Crise de la politique, Front de gauche et élections européennes : et maintenant ?
Lundi, 19 Mai, 2014
Par Eric Alt, magistrat, candidat aux élections européennes (Nouvelle Donne)

Dans les années 1980, l’Union européenne prenait des directives pour améliorer la santé et la sécurité au travail. Le droit européen a aussi permis des avancées en matière de lutte contre les discriminations. Et sous l’impulsion de Jacques Delors, un protocole annexe au traité de Maastricht donnait à l’Union une compétence en matière sociale. Mais l’histoire récente est celle d’une régression importante.
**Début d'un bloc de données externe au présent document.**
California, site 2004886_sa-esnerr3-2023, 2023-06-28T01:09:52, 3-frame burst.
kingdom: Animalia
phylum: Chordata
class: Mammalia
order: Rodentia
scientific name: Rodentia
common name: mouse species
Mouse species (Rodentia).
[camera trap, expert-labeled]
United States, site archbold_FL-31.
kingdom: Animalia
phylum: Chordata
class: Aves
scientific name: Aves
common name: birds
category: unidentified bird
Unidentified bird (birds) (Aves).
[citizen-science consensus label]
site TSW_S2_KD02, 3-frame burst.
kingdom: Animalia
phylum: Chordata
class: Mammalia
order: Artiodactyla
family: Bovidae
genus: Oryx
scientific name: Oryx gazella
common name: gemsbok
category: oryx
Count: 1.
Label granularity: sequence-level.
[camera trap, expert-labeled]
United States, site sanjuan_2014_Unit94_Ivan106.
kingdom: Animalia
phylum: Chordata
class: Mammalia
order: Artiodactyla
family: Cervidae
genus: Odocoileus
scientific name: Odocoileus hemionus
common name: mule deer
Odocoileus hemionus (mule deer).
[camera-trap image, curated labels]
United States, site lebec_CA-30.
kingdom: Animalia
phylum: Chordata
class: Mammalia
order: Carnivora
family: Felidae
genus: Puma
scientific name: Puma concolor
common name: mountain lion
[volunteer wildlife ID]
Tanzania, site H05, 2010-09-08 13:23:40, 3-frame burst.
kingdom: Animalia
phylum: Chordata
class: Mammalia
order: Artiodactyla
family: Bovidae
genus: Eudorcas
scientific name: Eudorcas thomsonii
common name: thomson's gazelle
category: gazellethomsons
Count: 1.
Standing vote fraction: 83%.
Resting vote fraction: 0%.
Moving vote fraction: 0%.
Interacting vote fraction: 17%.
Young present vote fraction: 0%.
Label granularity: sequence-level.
C’est la conséquence d’une appréciation extensive du droit de libre circulation et restrictive du droit des salariés.

Ainsi, dans l’affaire Viking : une entreprise finlandaise place un de ses navires qui assurait la traversée Helsinki-Talin sous pavillon estonien afin de réduire le salaire des marins. La Fédération internationale du transport appelle au boycott de la compagnie dans les ports européens. Mais pour la Cour de Luxembourg, le droit de libre circulation des travailleurs prime l’action collective, qui est jugée illicite.

De même, dans l’affaire Laval : une entreprise de construction lettonne passe contrat avec une entreprise suédoise pour construire une école. Elle emploie des salariés lettons payés au tarif de leur pays d’origine. Les syndicats suédois engagent une grève sur le thème : “A travail égal, salaire égal”. Mais pour la Cour, la directive sur le détachement de travailleurs ne permet pas de faire grève pour que ces travailleurs bénéficient du droit suédois plus favorable.

Enfin, dans l’affaire Rüffert : une entreprise allemande est adjudicataire d’un marché public. Elle sous-traite des services à une entreprise établie en Pologne, payés au tarif polonais. Mais pour la Cour, l’entreprise polonaise n’était donc pas tenue de rémunérer ses salariés au niveau prévu par le contrat allemand.

Certes, en avril dernier,  le Parlement a amendé la directive sur le détachement des travailleurs, mais seulement à la marge.

Plus généralement, les textes européens de libéralisation économique sont renforcés par une jurisprudence constante.

Ainsi, il a été jugé que la loi allemande dite “Volkswagen”, qui protégeait les constructeurs automobiles contre les acquisitions hostiles, n’était pas conforme au droit communautaire : elle constituait une restriction aux mouvements de capitaux.

Il a été jugé que les sociétés doivent pouvoir appliquer le droit du pays où elles sont domiciliées, qui peut être moins contraignant que celui du pays où elles ont une activité économique réelle.

Plus encore la «Troïka» a outrepassé ses compétences en imposant à la Grèce de baisser considérablement son salaire minimum. En particulier, elle a imposé de fait un salaire minimum inférieur au seuil de pauvreté pour les moins de 25 ans.

Une juridiction nationale a bien demandé à la Cour de Luxembourg si la réduction des salaires imposée en vue de l’assainissement des finances publiques était  contraire à la Charte des droits fondamentaux. Mais la Cour s’est déclarée incompétente au motif que le niveau des rémunération n’entre pas dans le champ  du droit européen.

Ainsi, l’Europe se rapproche du projet constitutionnel d’un des pères du libéralisme contemporain, Friedrich Hayek : la démocratie limitée , qui doit prévenir toute prééminence de la politique sur l’économique.  Cette démocratie laisse place à un  darwinisme normatif, à la mise en concurrence des droits sociaux des pays membres et au démantèlement des acquis.

Pourtant cette voie n’était pas la seule possible. Dans le cadre du Conseil de l’Europe, le Comité de la Charte des droits sociaux n’a qu’une autorité morale. Mais il a montré, par deux décisions de mai 2012 concernant la Grèce, la possibilité d’une approche juridique différente. En particulier, il a consacré le principe de non régression, interdisant à un Etat de diminuer le standard de protection qu’il a atteint.

De même, la Confédération des syndicats européens a proposé un « protocole de progrès social » : rien dans le droit européen ne devrait primer les droits sociaux fondamentaux et le progrès social. Le Parlement européen a aussi voté une résolution en ce sens.

En d’autres temps, face à la crise, le président Roosevelt avait défini un New Deal, en décidant notamment une politique de grands travaux, l’établissement d’ un salaire minimum, une baisse du temps de travail et le renforcement des droits sociaux. Aujourd’hui, l’Europe aurait aussi besoin d’une Nouvelle Donne, qui pourrait prendre la forme d’un Traité de convergence sociale, garantissant notamment les acquis sociaux fondamentaux des pays de l’Union et interdisant le dumping social.